You forget that there is a lot of self-checking of the company by other employees, and in the past you have numerous examples of the crowd undoing the misdeeds of the few.
Excuse me but you started off with “A is B” and I pointed out that well actually A is constituted of things that are actually some B but mostly C and a lot of D. Too which you respond “oh but I believe fervently that the part of A that is B will win out” and there’s really no point in getting wrapped up in such circular idiocy - as I have just now done. Doh. Happy Christmas.
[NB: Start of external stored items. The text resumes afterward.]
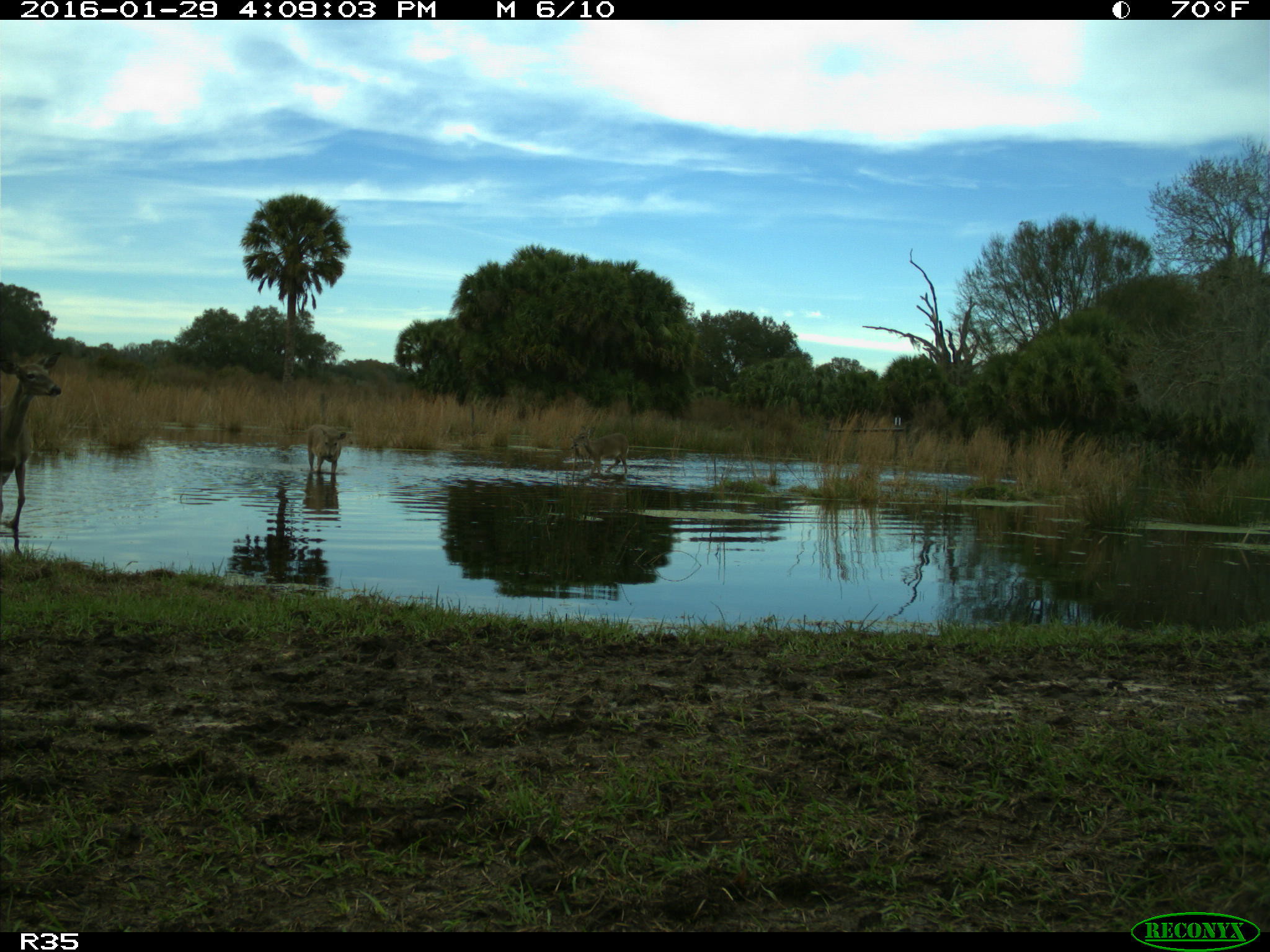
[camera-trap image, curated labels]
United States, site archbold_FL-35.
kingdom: Animalia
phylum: Chordata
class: Mammalia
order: Artiodactyla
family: Cervidae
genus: Odocoileus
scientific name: Odocoileus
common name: deer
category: unidentified deer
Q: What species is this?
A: Unidentified deer (deer) (Odocoileus).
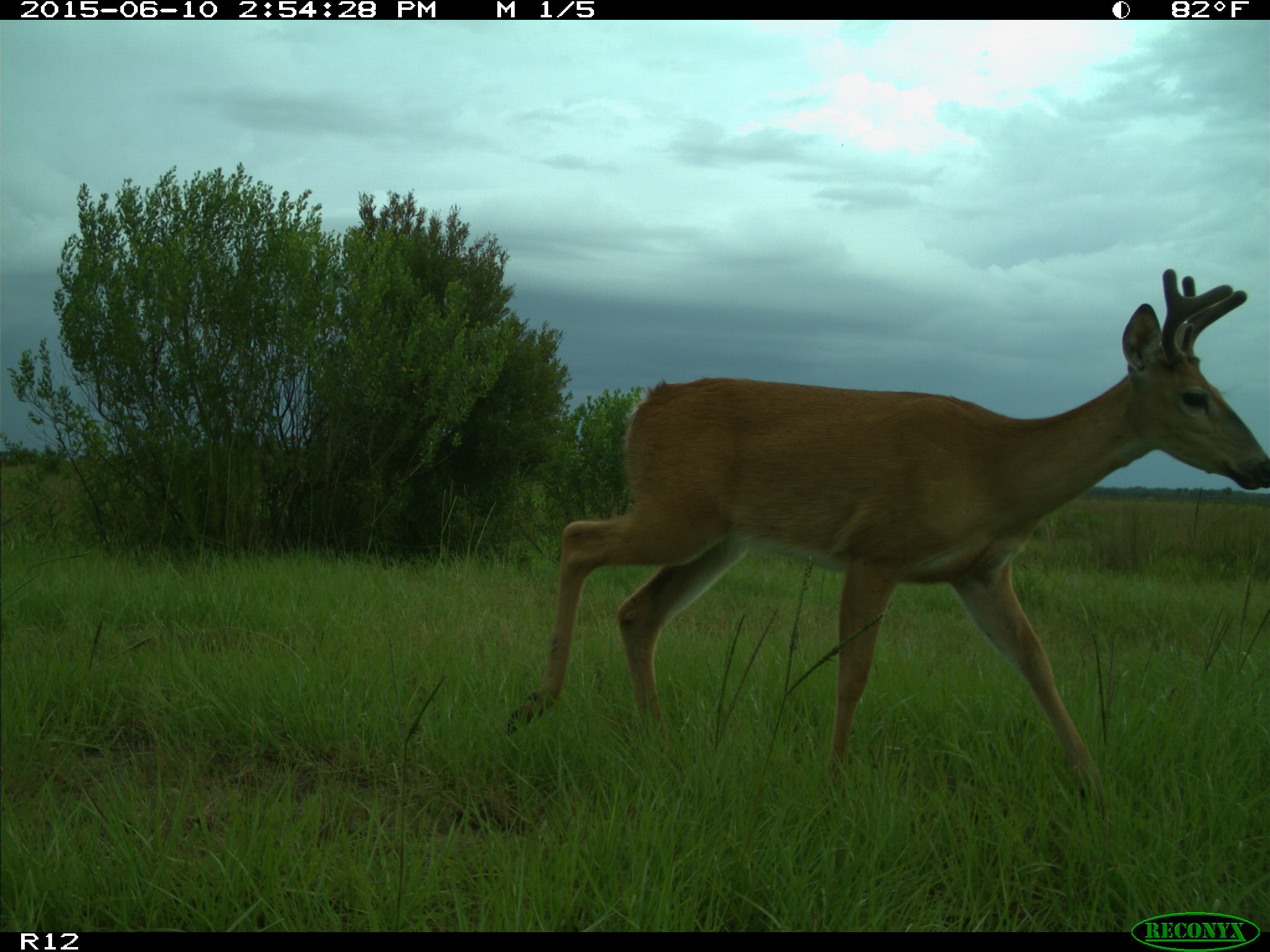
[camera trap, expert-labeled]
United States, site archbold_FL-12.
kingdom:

I am sorry if I misunderstood your tone, but I only detected "emotional contents" namely insult-type content, and very poor quantity of arguments. I'm not a closed one, I am genuinely interested by what you think that could prove me wrong, only you did not spell it out yet. For example, could you explicit A, B, C, D... ?
When Google makes something not responsible, or, worse, evil, the numerous "responsible" people that have proven to be part of the staff in the past (see the examples) will make a fuss.
Shortly the misdeed would be made public, widely commented, the pressure would make the corporation take countermeasures to repair their image. That's what happened in these 2 examples, and this mechanism is still active.
I'm not saying that this will work every time. I'm just highlighting that at Google this mechanism is particularly strong (and so the hate towards Google less understandable).
Of course new laws would be even more convincing, if only for those corporations where the self-control is weaker.